After discovering her love for health, Kylee became intrigued with nursing and majored in allied health, aspiring to become a labor and delivery nurse.
“She was really starting to grow into a woman and figure out what she wanted to do with life,” Drew said. “She’s wicked smart.”
Kylee passed a month before receiving her Aggie Ring. Mitzi now wears it in hopes that somebody will ask if she graduated from A&M, allowing her to talk about her daughter.
About a year ago, Kylee became active in studying the Bible. Her dad admired how people around her leaned on her for direction in such a short time.

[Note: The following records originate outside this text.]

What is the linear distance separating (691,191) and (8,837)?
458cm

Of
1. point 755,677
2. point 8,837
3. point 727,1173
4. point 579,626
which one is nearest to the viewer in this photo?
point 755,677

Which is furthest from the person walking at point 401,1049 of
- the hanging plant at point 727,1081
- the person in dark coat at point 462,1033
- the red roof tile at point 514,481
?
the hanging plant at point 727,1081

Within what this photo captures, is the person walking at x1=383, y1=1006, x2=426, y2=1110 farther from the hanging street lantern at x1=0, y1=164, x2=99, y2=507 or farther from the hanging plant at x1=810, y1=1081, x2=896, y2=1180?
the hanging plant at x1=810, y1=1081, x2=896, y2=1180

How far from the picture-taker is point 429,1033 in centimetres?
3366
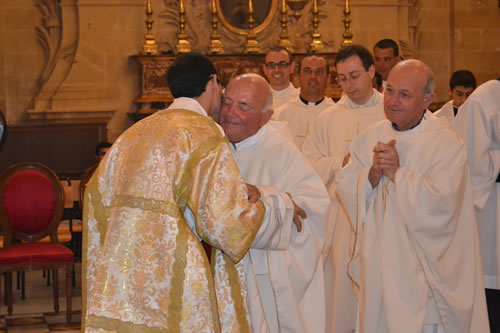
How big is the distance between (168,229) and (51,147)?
8103mm

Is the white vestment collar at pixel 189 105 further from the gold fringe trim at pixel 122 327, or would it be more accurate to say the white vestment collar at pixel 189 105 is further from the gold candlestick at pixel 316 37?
the gold candlestick at pixel 316 37

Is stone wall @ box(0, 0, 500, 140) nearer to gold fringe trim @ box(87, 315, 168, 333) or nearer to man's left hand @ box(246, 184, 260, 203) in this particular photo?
man's left hand @ box(246, 184, 260, 203)

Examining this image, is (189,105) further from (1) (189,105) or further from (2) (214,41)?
(2) (214,41)

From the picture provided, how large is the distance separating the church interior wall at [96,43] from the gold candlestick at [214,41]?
455mm

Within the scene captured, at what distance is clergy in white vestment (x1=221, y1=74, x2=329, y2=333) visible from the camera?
4.42 m

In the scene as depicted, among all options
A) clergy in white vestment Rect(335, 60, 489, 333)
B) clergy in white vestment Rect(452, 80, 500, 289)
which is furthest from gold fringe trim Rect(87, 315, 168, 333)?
clergy in white vestment Rect(452, 80, 500, 289)

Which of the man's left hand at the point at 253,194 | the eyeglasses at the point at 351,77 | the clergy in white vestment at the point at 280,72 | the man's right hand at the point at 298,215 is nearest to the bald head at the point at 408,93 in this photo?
the man's right hand at the point at 298,215

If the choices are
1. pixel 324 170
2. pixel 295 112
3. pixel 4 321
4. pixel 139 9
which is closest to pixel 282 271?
pixel 324 170

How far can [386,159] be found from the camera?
469 cm

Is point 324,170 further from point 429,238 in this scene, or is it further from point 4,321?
point 4,321

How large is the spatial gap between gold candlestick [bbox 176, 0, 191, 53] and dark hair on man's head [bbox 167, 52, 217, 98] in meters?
7.79

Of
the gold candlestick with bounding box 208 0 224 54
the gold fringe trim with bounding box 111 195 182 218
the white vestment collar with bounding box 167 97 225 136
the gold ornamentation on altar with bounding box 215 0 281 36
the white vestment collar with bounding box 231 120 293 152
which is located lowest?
the gold fringe trim with bounding box 111 195 182 218

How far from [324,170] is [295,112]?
4.92 ft

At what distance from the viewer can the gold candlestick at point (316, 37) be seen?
11.7m
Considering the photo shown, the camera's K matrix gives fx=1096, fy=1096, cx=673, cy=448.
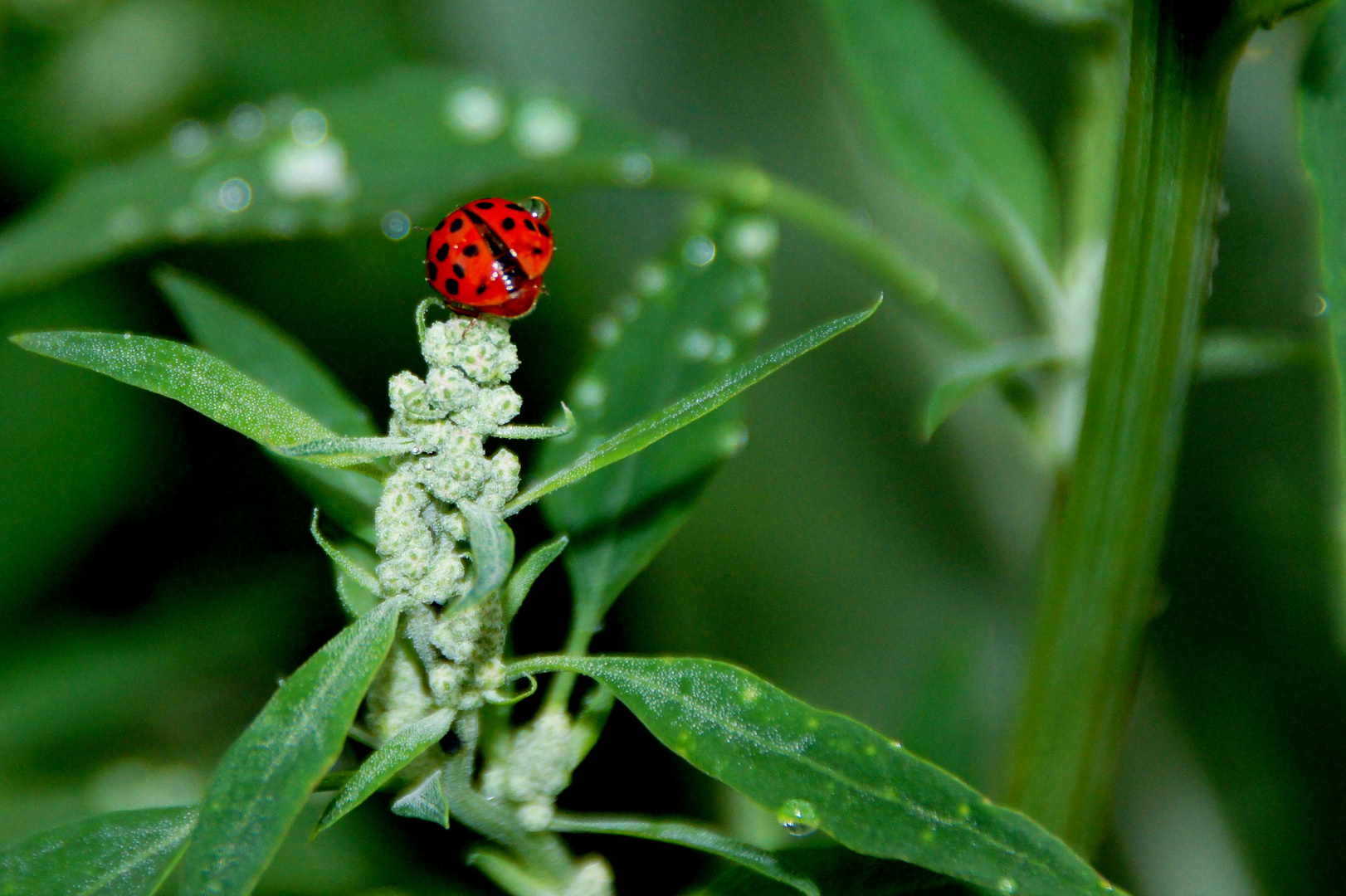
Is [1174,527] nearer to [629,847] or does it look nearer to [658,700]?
[629,847]

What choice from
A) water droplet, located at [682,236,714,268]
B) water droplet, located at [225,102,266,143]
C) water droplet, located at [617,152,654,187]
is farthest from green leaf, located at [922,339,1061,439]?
water droplet, located at [225,102,266,143]

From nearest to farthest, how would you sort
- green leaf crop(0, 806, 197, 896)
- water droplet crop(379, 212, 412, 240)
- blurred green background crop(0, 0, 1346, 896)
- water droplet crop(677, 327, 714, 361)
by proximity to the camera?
green leaf crop(0, 806, 197, 896) → water droplet crop(677, 327, 714, 361) → water droplet crop(379, 212, 412, 240) → blurred green background crop(0, 0, 1346, 896)

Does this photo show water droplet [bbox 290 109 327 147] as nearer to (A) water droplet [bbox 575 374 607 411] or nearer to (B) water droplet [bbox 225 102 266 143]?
(B) water droplet [bbox 225 102 266 143]

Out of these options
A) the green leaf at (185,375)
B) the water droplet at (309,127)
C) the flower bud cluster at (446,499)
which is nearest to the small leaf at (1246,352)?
the flower bud cluster at (446,499)

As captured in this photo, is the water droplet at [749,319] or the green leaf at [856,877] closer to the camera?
the green leaf at [856,877]

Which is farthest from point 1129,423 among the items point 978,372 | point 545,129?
point 545,129

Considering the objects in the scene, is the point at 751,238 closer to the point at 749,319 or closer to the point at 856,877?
the point at 749,319

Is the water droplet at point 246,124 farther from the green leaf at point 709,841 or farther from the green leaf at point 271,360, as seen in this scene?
the green leaf at point 709,841
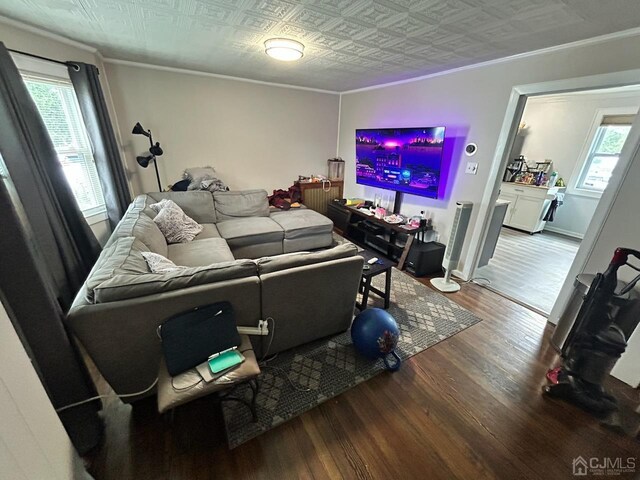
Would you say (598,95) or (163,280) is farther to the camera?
(598,95)

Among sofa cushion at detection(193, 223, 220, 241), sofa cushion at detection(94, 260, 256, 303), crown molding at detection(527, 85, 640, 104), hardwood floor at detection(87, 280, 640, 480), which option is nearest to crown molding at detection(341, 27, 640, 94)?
crown molding at detection(527, 85, 640, 104)

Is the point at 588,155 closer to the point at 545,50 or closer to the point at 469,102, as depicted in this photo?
the point at 469,102

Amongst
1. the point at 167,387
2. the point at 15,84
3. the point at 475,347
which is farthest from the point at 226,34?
the point at 475,347

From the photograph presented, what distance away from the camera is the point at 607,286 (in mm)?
1556

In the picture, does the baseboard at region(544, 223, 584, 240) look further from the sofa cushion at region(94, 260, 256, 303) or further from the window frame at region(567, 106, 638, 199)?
the sofa cushion at region(94, 260, 256, 303)

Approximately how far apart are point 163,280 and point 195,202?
216 cm

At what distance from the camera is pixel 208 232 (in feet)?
9.85

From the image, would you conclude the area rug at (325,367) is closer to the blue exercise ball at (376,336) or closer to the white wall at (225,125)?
the blue exercise ball at (376,336)

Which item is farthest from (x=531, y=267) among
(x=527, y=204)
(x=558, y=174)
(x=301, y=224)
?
(x=301, y=224)

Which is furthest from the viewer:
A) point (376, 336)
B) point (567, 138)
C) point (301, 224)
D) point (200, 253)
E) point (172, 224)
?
point (567, 138)

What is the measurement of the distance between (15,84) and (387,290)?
3.31 meters

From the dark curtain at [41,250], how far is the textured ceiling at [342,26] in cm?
75

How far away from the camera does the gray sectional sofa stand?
1.24m

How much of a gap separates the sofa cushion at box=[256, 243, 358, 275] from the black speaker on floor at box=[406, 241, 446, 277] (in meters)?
1.50
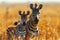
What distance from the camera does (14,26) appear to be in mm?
10195

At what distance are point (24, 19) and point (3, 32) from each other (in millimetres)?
2618

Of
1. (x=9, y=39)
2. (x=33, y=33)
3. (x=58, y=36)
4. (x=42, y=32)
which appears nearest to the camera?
(x=33, y=33)

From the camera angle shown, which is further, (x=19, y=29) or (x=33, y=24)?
(x=19, y=29)

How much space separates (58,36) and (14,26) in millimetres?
3250

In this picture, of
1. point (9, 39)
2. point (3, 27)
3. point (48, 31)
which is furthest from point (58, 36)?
point (9, 39)

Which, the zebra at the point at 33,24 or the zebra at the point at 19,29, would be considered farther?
the zebra at the point at 19,29

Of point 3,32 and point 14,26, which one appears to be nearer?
point 14,26

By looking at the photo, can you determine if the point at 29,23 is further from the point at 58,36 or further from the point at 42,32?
the point at 58,36

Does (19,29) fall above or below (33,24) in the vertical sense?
→ below

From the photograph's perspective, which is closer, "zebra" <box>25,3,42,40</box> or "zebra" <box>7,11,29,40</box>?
"zebra" <box>25,3,42,40</box>

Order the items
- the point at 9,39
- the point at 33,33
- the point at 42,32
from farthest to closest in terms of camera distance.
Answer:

“Her faith, I think, is really what we want her to be remembered by,” Drew said. “She was changing lives outside … To have so many people come up to us and just share stories and Bible study and all the things that she was doing for them to help them through whatever they were dealing with … Genuinely, if I’m looking at this and I’m trying to figure out why it happened, I think the why for me is that God wanted us to become closer to him, and through her, we are.”
The blessing at the end of the road, Drew says, is that he and Mitzi will see their daughter again.
“We all want to be together again … eternity is eternity,” Drew said. “Heaven’s a lot better than the alternative. So that’s what we’re trying to really refocus our lives on that. But she was a blessing. She was so gifted, so witty. She’s a lot like me.”